- Born: April 11, 1930. Age 83 Ilesa, Osun State, Nigeria
- Other name: Baba Obadare
- Citizenship: Nigerian
- Occupations: pastor; preacher; evangelist;
- Years active: 1957 - 2013
- Website: Obadare Official website

= Timothy Oluwole Obadare =

Nigerian televangelist

Timothy Oluwole Obadare (April 1930 - March 2013, Age 83.) was a Nigerian televangelist and the General Evangelist of Christ Apostolic Church (CAC).

==Early life==
Obadare was born in Ilesa, now part of Osun State, southwestern Nigeria, to David and Felicia Obadare, a pastor and petty trader, respectively. The majority of documents date Obadare's birth to 1930.

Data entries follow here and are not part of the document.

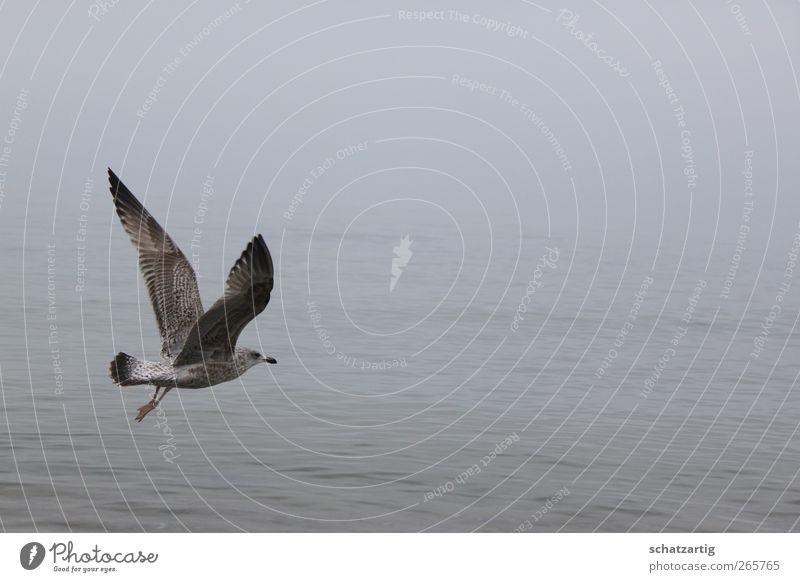 Frei wie ein Vogel Umwelt Natur Luft Wasser schlechtes Wetter Nebel Ostsee Meer Tier Flügel Möwe 1 frei grau Gelassenheit ruhig Glaube Traurigkeit Sehnsucht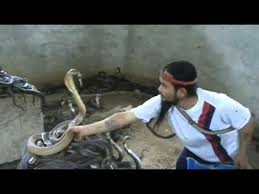 Cobra SLAP.Man Selecting Cobras For Snake Show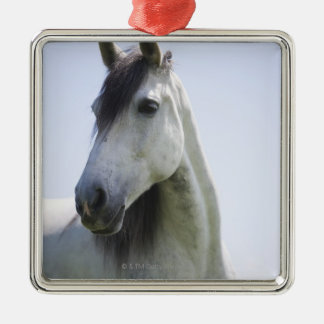 portrait of white horse metal ornament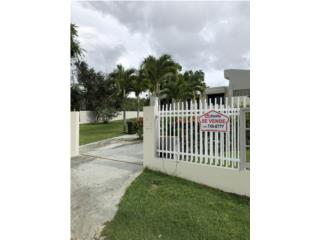 Bo. Dominguito, Arecibo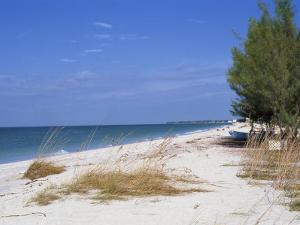 Beach, Anna Maria Island, Gulf Coast, Florida, United States of America, North America by Fraser Hall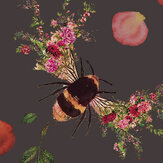 Hattie Lloyd Bee Bloom Charcoal Wallpaper - Product code: HLBBC6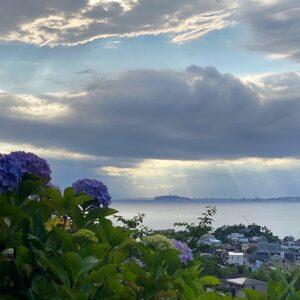 あじさい公園の紫陽花と江の島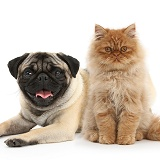 Ginger Persian kitten and fawn Pug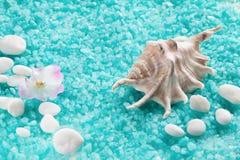 Kuuroordsamenstelling met shell en stemmende overzeese kristallen Stock Afbeeldingen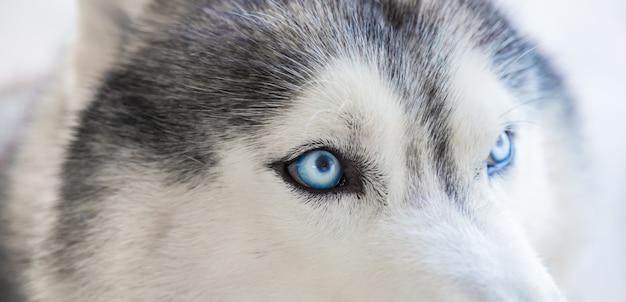 Close-up of a husky's eyes Free Photo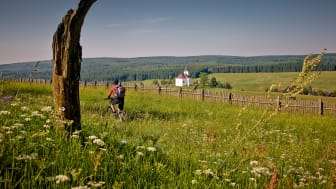 Radregion_Erzgebirge_bei_Kalek RG_2285 Tourismusverband_Erzgebirge_e.V. René Gaens
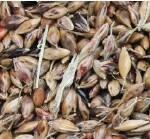 Нужны семена суданки? Покупайте у нас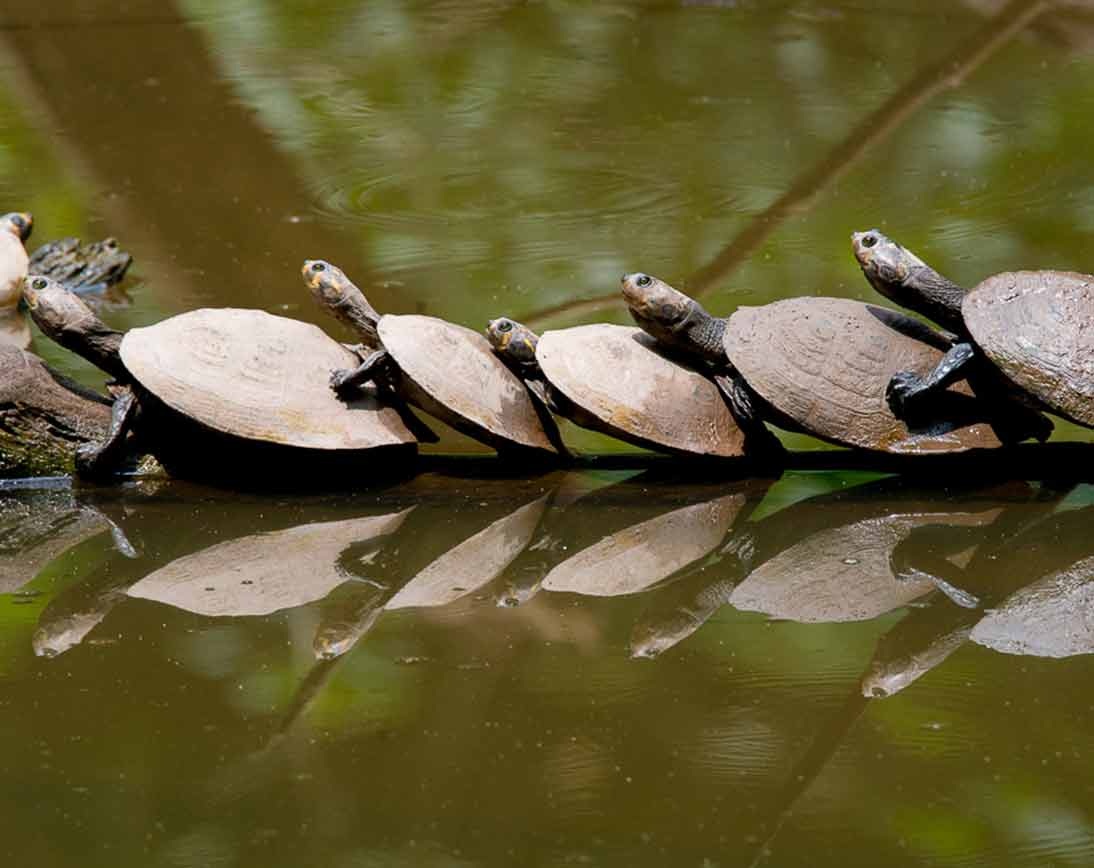 Turtles | Wildlife Tour | Ecuador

Obadare was educated at the Apostolic Church Primary School in Ise-Ilesa but dropped out due to blindness resulting from a chronic smallpox epidemic.

==Evangelism==
Obadare was baptized in the Holy Spirit in 1949. He worked as an evangelist with The Apostolic Church (TAC) from 1953 to 1957, following which he joined the Christ Apostolic Church at the behest of Joseph Ayo Babalola. In 1954, he studied at the Apostolic Church Theological Seminary.

Obadare founded the World Soul Winning Evangelistic Ministry. Prior to his death in March 2013, he was the President of the Interdenominational Ministers’ Association of Nigeria (IMA).

Obadare received an honorary Doctor of Divinity degree from the Trinity College of Ministerial Arts and an honorary Doctor of Ministry degree from St. John's University in Missouri.